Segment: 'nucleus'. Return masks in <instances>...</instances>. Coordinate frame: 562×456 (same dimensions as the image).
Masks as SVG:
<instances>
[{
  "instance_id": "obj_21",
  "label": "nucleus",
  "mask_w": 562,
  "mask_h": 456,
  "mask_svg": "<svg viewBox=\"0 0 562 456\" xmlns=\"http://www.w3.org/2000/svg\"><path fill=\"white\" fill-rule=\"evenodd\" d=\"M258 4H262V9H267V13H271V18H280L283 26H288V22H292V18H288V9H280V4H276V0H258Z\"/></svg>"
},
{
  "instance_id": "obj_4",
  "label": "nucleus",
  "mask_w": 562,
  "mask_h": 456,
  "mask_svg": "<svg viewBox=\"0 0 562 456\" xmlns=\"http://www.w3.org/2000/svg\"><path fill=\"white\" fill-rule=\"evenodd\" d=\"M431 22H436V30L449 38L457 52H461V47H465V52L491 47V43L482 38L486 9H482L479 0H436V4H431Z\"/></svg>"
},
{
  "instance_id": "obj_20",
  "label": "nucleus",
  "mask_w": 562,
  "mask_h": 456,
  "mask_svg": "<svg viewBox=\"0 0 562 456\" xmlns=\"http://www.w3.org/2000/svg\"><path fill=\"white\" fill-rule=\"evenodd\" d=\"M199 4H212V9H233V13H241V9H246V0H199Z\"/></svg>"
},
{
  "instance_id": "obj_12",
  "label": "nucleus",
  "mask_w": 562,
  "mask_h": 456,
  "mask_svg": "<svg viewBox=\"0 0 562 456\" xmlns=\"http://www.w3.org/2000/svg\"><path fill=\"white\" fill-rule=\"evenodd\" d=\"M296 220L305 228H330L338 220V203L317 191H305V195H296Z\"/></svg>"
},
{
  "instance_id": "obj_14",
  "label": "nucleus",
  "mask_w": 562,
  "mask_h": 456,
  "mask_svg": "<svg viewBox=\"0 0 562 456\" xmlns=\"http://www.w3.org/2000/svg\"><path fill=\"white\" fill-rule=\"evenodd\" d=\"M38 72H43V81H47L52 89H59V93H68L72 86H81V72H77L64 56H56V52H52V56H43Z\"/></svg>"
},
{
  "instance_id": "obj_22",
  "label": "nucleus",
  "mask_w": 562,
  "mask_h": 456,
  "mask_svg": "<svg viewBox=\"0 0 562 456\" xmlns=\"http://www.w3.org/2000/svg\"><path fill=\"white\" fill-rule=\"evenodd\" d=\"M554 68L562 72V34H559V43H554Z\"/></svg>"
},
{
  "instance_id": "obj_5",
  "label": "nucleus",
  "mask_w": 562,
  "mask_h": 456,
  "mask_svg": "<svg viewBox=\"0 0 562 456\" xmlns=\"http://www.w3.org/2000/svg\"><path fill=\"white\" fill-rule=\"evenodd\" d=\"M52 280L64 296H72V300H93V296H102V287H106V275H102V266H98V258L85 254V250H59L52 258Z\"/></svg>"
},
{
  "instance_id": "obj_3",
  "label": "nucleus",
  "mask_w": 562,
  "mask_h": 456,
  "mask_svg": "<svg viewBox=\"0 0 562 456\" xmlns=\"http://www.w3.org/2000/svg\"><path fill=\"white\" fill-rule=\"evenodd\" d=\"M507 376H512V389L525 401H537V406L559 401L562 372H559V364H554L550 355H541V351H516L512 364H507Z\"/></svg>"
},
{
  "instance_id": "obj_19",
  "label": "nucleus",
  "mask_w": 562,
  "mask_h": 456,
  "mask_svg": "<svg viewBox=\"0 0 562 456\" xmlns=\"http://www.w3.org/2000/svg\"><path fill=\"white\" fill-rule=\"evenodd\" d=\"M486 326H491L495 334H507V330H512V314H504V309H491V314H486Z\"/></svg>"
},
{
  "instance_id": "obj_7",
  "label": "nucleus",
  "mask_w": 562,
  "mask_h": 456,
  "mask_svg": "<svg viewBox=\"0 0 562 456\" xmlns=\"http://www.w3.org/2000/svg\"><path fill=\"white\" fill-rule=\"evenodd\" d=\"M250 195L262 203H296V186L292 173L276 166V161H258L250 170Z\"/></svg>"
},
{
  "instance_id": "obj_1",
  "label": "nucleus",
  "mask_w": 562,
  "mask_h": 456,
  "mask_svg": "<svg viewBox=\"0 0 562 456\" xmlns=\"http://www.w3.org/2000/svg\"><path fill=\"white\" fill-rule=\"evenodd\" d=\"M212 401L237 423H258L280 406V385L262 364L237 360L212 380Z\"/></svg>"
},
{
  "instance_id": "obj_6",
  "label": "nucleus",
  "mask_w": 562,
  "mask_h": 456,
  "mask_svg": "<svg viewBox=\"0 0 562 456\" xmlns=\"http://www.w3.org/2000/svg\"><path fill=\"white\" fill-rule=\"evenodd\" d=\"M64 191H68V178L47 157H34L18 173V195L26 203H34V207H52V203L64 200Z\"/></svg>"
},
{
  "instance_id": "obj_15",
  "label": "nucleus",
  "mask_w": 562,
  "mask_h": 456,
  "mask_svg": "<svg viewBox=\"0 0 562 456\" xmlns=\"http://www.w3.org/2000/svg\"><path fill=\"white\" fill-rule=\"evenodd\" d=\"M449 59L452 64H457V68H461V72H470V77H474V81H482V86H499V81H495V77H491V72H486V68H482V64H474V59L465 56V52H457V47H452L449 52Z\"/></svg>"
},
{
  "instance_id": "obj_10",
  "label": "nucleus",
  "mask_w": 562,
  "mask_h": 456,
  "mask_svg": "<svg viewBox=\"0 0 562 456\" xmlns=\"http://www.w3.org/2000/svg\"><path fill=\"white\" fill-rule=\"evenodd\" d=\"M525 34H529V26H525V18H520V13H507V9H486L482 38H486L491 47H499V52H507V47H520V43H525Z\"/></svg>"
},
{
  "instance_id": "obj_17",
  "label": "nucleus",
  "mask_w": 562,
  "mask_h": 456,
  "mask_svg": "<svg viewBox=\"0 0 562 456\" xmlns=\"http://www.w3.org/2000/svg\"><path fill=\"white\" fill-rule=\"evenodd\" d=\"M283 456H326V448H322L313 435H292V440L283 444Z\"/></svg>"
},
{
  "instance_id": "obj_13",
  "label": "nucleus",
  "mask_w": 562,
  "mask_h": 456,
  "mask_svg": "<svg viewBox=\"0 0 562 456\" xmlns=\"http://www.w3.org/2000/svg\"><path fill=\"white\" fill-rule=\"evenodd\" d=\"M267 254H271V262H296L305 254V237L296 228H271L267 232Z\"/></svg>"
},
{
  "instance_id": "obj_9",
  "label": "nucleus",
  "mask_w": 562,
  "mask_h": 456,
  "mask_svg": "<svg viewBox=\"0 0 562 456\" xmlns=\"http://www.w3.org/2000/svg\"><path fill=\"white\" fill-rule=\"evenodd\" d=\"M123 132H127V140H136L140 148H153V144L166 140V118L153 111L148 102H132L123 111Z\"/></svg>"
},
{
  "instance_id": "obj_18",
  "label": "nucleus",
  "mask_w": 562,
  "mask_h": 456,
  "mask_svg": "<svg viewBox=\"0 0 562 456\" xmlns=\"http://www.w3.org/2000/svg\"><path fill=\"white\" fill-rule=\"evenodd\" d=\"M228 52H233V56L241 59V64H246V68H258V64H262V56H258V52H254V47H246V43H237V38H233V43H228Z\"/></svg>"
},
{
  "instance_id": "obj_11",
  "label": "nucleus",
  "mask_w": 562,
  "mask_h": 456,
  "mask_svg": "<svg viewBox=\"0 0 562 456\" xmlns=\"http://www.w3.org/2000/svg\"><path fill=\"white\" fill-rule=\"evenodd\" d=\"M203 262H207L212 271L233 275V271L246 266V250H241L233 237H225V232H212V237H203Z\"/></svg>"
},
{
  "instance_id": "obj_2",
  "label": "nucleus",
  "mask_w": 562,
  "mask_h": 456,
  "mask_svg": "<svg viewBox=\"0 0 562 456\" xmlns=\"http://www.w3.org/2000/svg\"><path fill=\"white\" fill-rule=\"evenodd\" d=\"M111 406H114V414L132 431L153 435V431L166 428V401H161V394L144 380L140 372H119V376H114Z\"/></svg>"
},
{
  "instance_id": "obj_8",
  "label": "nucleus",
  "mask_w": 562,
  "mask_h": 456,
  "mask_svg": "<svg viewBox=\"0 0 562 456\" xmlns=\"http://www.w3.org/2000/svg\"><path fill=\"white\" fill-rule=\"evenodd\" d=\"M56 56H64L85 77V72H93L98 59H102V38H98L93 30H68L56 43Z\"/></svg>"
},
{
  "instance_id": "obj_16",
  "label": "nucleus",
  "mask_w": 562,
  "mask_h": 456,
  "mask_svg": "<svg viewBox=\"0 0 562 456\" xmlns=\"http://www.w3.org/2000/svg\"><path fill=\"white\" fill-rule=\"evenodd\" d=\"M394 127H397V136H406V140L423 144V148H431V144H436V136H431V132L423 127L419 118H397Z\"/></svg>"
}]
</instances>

^^^^^^^^

• **TASK TO COMPLETE**
Show every line above that contains the word "instances".

• **RESPONSE TO THE TASK**
Segment: 'nucleus'. Return masks in <instances>...</instances>. Coordinate frame: 562×456 (same dimensions as the image).
<instances>
</instances>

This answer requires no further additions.